PARBOABOA, Pematangsiantar – Draf Rancangan Undang-Undang (RUU) Penyiaran mendapat perhatian khusus dari konten kreator tanah air, tidak terkecuali dari Pematangsiantar.
Dalam wawancara eksklusif dengan Parboaboa, Senin (10/6/2024), konten kreator asal Pematangsiantar, Putri Rachel menyampaikan kekecewaannya atas draf RUU Penyiaran tersebut.
Pasalnya, terdapat beberapa aturan baru terkait penyelenggaraan platform digital.
Sebut saja Pasal 34 F ayat 2 yang mengatur bahwa penyelenggara platform digital penyiaran dan/atau platform teknologi penyiaran lainnya wajib melakukan verifikasi konten siaran ke KPI sesuai dengan Pedoman Perilaku Penyiaran (P3) dan Standar Isi Siaran (SIS).
Pasal ini dinilai mencederai UUD 1945 Pasal 28E ayat (3) yang berisi setiap orang berhak atas kebebasan berserikat, berkumpul, dan mengeluarkan pendapat.
"Ini konten kami, loh. Kita harusnya bebas dalam menyampaikan pendapat bahkan berekspresi. Media sosial (medsos) punya kami, tanggung jawabnya ada sama kami," tegas Rachel saat ditanya perihal pasal tersebut.
Menurut Rachel, dengan membatasi kebebasan berekspresi itu bisa mengurangi kreativitas para konten kreator.

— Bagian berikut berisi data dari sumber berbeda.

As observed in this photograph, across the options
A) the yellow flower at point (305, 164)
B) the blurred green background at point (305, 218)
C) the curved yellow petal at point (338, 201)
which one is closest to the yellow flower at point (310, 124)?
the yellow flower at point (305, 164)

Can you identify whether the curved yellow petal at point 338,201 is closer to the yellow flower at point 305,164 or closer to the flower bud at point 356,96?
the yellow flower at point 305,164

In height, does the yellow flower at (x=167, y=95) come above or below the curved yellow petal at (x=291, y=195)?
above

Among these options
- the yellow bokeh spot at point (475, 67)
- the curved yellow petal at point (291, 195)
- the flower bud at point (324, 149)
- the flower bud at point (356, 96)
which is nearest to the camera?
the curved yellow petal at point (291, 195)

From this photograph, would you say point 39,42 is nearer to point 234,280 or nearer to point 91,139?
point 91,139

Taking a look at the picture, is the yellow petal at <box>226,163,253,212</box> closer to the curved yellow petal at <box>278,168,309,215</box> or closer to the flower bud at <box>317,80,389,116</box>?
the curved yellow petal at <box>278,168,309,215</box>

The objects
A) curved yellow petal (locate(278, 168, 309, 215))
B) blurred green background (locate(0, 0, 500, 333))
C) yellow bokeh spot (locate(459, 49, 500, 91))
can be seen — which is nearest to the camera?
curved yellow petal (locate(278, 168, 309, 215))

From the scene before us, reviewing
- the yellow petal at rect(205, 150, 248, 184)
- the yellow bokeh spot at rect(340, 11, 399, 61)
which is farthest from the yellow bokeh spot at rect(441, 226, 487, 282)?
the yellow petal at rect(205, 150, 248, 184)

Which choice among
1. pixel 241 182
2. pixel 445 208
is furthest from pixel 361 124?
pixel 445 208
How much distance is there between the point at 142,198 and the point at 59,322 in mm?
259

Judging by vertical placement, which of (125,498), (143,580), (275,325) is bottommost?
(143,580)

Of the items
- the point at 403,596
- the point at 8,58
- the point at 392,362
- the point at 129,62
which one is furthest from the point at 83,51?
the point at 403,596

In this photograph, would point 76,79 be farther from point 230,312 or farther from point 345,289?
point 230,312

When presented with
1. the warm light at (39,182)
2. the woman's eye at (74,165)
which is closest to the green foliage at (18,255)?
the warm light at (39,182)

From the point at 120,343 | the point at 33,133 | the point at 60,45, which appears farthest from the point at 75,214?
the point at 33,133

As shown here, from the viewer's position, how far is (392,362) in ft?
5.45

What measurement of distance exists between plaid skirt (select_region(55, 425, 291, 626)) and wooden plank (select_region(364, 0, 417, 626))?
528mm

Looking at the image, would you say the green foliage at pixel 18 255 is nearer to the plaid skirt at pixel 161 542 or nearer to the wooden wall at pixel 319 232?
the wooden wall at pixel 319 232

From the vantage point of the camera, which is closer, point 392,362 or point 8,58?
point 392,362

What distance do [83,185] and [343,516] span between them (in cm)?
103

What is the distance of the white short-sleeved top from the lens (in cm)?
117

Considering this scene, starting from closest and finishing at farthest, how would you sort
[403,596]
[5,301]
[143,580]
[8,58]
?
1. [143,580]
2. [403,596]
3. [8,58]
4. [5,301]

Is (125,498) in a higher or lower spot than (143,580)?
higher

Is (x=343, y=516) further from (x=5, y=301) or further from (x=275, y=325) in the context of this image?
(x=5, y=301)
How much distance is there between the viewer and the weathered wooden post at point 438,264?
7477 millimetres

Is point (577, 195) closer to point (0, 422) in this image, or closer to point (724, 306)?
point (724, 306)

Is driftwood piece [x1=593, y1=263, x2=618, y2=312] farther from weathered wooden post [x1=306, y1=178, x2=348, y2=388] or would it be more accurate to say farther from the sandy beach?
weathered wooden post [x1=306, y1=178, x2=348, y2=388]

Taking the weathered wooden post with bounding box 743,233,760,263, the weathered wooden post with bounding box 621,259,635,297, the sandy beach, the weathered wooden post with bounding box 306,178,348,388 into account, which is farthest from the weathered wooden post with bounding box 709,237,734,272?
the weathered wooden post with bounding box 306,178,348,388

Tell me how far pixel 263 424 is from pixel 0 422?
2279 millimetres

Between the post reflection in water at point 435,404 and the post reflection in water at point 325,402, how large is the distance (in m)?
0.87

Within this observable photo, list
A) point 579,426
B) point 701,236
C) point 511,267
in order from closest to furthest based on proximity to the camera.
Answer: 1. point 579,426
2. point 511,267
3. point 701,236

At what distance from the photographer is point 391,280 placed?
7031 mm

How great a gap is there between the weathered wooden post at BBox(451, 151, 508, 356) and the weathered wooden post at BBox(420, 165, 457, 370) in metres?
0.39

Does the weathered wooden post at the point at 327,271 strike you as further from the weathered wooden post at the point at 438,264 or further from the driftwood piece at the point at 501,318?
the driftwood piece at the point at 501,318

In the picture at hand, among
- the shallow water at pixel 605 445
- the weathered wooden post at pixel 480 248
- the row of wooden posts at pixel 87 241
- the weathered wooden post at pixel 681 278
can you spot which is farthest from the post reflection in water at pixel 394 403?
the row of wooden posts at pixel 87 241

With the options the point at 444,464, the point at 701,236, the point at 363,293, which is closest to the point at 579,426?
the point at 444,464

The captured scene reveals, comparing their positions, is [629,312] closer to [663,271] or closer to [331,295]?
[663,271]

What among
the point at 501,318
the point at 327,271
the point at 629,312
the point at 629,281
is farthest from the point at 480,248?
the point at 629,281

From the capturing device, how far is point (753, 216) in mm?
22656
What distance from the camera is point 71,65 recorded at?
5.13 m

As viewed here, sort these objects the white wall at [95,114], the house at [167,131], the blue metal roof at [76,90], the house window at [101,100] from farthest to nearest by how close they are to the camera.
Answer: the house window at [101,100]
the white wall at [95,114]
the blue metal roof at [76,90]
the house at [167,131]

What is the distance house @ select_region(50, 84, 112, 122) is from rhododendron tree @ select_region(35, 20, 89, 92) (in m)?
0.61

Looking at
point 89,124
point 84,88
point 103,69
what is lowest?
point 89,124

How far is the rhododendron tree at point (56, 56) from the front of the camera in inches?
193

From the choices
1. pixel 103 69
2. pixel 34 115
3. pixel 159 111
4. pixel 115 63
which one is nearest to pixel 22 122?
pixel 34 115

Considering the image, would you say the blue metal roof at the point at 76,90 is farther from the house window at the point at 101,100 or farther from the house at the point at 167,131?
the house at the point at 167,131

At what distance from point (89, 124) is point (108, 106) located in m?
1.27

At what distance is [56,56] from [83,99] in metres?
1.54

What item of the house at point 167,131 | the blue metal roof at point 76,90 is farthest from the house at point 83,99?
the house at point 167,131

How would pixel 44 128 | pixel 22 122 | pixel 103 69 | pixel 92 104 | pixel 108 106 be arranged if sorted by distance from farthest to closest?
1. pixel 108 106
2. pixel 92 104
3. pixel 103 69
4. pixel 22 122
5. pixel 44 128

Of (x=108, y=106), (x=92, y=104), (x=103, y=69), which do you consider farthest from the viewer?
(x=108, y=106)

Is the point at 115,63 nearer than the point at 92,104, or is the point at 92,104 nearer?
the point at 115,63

Apalagi, kemudahan mengakses dan mengunggah konten di media sosial itu merupakan nilai lebih bagi mereka yang ingin berkecimpung di medsos.
Bukan hanya itu, Rachel menilai draf revisi ini juga mempersulit mereka sebagai konten kreator. "Masa mau buat konten aja harus lapor, kirim ke mereka," ungkap Rachel.
Regulasi yang berlaku apabila RUU ini disahkan juga akan memperumit dan justru bertele-tele.
"Kami udah ada editor yang menjaga kualitas konten, terus harus lapor ke mereka? Ribet nggak sih?" celetuknya.
Rachel menambahkan bahwa konten yang mereka buat itu merupakan seni yang tidak punya standar penilaian.
Dia pun meragukan kualitas dan kompetensi orang-orang yang ditugaskan untuk menilai konten yang dihasilkan para kreator.
"Apakah yang menilai dan memverifikasi punya jam terbang yang bagus sebagai konten kreator makanya harus ngirim dulu ke mereka?" ucapnya.
Puteri Pendidikan Sumatera Utara 2020, Marienta Simamora, juga sependapat. Marin, begitu panggilannya, menganggap bahwa RUU ini berpotensi menjadi kendala baru dalam berkonten.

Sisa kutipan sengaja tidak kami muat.